● ROWS
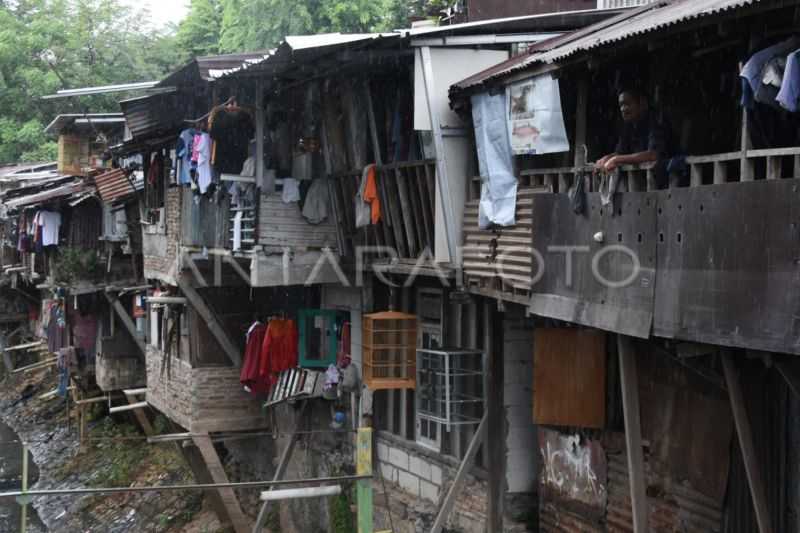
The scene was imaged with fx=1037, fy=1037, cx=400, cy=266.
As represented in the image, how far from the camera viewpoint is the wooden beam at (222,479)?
662 inches

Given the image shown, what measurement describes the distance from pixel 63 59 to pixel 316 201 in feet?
89.5

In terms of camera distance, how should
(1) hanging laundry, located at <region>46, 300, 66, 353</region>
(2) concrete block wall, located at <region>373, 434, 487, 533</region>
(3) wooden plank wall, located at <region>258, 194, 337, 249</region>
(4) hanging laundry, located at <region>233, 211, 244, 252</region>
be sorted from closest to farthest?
(2) concrete block wall, located at <region>373, 434, 487, 533</region> < (3) wooden plank wall, located at <region>258, 194, 337, 249</region> < (4) hanging laundry, located at <region>233, 211, 244, 252</region> < (1) hanging laundry, located at <region>46, 300, 66, 353</region>

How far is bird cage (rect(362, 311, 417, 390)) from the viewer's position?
1338cm

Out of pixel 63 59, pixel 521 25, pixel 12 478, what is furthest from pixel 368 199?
pixel 63 59

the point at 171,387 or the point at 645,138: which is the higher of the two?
the point at 645,138

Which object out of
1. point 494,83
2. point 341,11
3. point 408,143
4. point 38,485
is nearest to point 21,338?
point 38,485

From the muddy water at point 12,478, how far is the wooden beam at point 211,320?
30.6 ft

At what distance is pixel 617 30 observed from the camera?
8.82 m

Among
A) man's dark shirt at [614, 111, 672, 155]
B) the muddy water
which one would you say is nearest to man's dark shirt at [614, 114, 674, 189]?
man's dark shirt at [614, 111, 672, 155]

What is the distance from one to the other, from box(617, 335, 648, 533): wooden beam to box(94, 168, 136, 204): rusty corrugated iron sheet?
585 inches

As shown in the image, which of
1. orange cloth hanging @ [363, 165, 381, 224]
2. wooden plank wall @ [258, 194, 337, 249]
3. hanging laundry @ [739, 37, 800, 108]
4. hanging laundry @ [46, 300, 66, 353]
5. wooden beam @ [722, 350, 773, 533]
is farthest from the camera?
hanging laundry @ [46, 300, 66, 353]

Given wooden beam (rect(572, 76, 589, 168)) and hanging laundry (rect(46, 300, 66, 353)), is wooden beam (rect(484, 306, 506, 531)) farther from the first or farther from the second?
hanging laundry (rect(46, 300, 66, 353))

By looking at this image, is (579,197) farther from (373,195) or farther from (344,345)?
(344,345)

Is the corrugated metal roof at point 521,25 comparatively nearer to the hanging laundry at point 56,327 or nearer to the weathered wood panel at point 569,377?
the weathered wood panel at point 569,377
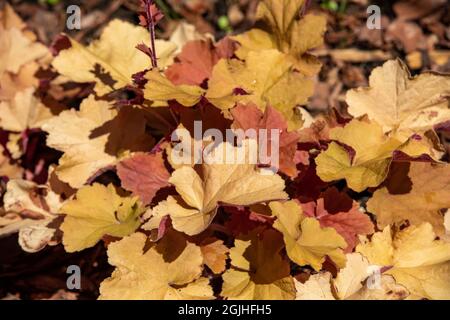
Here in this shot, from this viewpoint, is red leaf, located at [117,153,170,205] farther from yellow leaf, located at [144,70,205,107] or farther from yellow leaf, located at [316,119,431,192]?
yellow leaf, located at [316,119,431,192]

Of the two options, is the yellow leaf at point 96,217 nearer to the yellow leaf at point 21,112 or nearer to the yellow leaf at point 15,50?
the yellow leaf at point 21,112

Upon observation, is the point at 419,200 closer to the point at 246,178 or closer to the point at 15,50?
the point at 246,178

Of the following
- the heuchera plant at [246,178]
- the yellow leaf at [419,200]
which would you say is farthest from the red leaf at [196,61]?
the yellow leaf at [419,200]

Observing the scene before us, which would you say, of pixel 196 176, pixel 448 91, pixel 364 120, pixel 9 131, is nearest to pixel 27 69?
pixel 9 131

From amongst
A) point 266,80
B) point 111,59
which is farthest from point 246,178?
point 111,59
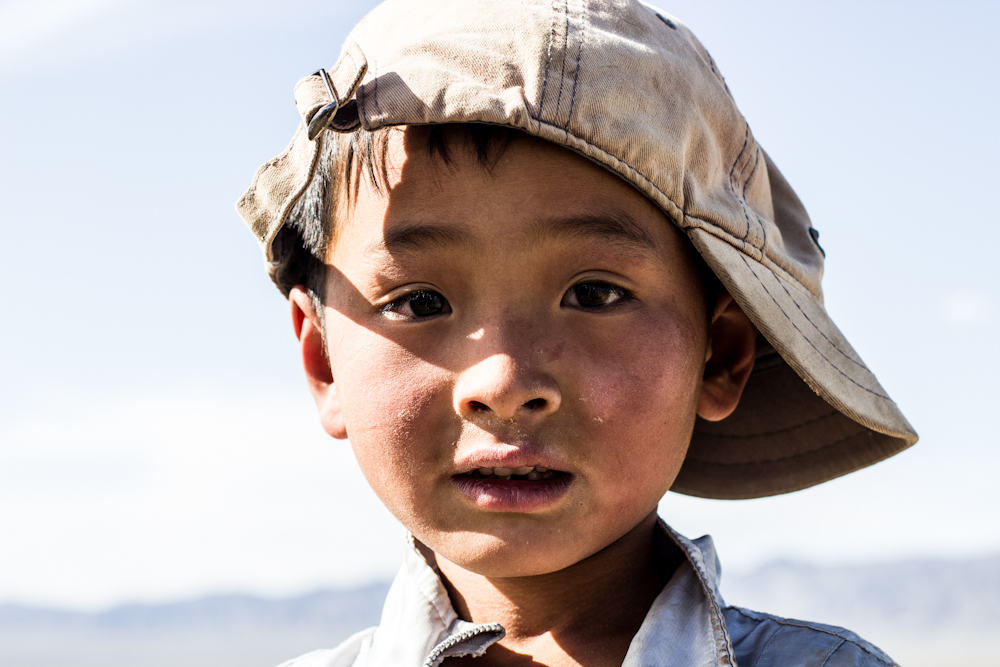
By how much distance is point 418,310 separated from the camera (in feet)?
5.75

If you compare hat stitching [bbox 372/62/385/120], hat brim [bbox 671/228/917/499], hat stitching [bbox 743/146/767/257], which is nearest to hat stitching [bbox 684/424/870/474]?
hat brim [bbox 671/228/917/499]

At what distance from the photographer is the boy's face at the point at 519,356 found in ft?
5.41

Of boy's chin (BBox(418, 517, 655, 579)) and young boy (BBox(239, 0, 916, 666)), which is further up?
young boy (BBox(239, 0, 916, 666))

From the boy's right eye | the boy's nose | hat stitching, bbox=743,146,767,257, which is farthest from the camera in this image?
hat stitching, bbox=743,146,767,257

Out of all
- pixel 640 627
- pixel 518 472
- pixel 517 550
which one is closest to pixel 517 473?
pixel 518 472

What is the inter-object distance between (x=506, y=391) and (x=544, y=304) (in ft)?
0.47

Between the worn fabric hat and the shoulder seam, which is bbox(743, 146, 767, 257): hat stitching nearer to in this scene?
the worn fabric hat

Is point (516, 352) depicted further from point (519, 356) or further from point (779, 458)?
point (779, 458)

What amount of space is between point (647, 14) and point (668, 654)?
955 millimetres

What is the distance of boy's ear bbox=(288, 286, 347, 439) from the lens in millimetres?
2055

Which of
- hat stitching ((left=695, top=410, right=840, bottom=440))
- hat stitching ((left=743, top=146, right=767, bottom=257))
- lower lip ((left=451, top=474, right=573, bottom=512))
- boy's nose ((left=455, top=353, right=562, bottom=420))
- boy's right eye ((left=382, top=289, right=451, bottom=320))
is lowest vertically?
lower lip ((left=451, top=474, right=573, bottom=512))

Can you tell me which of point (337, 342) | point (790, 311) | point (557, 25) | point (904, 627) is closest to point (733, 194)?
point (790, 311)

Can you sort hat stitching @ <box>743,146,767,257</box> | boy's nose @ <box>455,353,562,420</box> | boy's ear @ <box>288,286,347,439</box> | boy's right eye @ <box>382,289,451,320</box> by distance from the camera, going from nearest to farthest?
1. boy's nose @ <box>455,353,562,420</box>
2. boy's right eye @ <box>382,289,451,320</box>
3. hat stitching @ <box>743,146,767,257</box>
4. boy's ear @ <box>288,286,347,439</box>

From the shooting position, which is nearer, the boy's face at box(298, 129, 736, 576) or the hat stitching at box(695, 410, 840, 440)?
the boy's face at box(298, 129, 736, 576)
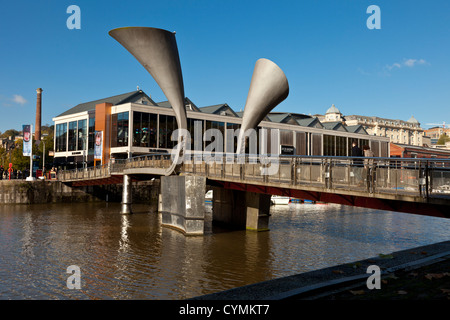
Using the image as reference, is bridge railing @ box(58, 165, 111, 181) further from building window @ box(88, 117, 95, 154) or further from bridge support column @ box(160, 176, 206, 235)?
bridge support column @ box(160, 176, 206, 235)

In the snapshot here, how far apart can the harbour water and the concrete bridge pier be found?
120cm

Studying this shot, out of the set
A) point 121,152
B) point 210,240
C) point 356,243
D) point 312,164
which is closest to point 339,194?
point 312,164

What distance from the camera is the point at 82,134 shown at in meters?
65.5

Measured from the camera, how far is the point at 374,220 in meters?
35.5

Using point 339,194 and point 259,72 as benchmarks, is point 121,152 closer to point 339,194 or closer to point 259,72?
point 259,72

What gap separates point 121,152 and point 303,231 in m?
37.1

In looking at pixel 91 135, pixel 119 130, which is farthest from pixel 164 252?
pixel 91 135

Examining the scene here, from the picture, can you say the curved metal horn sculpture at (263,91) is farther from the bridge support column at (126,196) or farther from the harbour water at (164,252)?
the bridge support column at (126,196)

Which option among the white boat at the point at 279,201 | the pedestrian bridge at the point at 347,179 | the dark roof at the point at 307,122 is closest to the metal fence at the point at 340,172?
the pedestrian bridge at the point at 347,179

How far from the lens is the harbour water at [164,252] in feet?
46.9

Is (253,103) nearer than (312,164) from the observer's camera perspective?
No

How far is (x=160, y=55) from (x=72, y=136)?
154ft

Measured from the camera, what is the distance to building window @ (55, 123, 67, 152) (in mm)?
69812

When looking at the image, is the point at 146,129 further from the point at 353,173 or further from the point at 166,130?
the point at 353,173
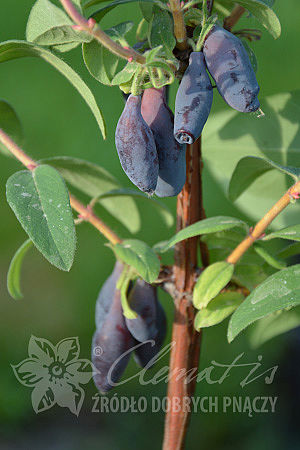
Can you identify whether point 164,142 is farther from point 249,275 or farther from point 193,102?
point 249,275

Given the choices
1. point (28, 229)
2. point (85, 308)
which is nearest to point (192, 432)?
point (85, 308)

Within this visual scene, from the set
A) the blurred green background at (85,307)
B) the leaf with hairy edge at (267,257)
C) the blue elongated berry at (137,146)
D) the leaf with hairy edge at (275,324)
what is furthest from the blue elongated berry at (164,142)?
the blurred green background at (85,307)

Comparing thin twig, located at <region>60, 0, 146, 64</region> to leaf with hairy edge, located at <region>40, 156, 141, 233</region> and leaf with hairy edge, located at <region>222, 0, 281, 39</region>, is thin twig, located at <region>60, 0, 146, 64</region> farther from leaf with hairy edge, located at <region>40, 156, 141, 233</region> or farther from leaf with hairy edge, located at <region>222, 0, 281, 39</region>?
leaf with hairy edge, located at <region>40, 156, 141, 233</region>

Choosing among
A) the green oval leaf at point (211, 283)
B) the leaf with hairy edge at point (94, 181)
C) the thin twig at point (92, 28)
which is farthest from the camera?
the leaf with hairy edge at point (94, 181)

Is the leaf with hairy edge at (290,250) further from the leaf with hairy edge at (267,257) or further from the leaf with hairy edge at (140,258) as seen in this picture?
the leaf with hairy edge at (140,258)

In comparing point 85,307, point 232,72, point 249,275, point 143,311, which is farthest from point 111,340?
point 85,307

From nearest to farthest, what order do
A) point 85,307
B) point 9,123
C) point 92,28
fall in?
point 92,28 → point 9,123 → point 85,307
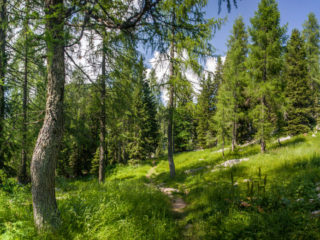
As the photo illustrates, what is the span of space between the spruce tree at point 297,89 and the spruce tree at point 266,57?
9.93 m

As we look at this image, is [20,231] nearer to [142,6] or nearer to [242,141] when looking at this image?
[142,6]

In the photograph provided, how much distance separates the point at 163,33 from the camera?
364 centimetres

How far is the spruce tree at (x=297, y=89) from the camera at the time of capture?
2014 cm

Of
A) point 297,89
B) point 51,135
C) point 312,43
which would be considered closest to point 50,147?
point 51,135

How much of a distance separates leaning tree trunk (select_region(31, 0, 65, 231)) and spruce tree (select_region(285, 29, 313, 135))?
24314mm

● EXERCISE DIRECTIONS
Write out exactly the lines starting with the one that holds "As the photo" and running through the last line above.

● WRITTEN ANSWER
As the photo illustrates, what is the span of space between the spruce tree at point 297,89 and the spruce tree at point 266,57?
9.93 m

As we look at this image, is [20,231] nearer to [142,6] or nearer to [242,141] when looking at this image?
[142,6]

In the photograph provided, how much distance separates the point at 163,33 from the camera?
364 centimetres

How far is the spruce tree at (x=297, y=89) from the camera at the time of capture?
2014 cm

Of
A) point 297,89
B) point 51,135
C) point 312,43
which would be considered closest to point 50,147?
point 51,135

How much of a distance separates leaning tree trunk (select_region(31, 0, 65, 231)) and spruce tree (select_region(285, 29, 313, 135))?
24314mm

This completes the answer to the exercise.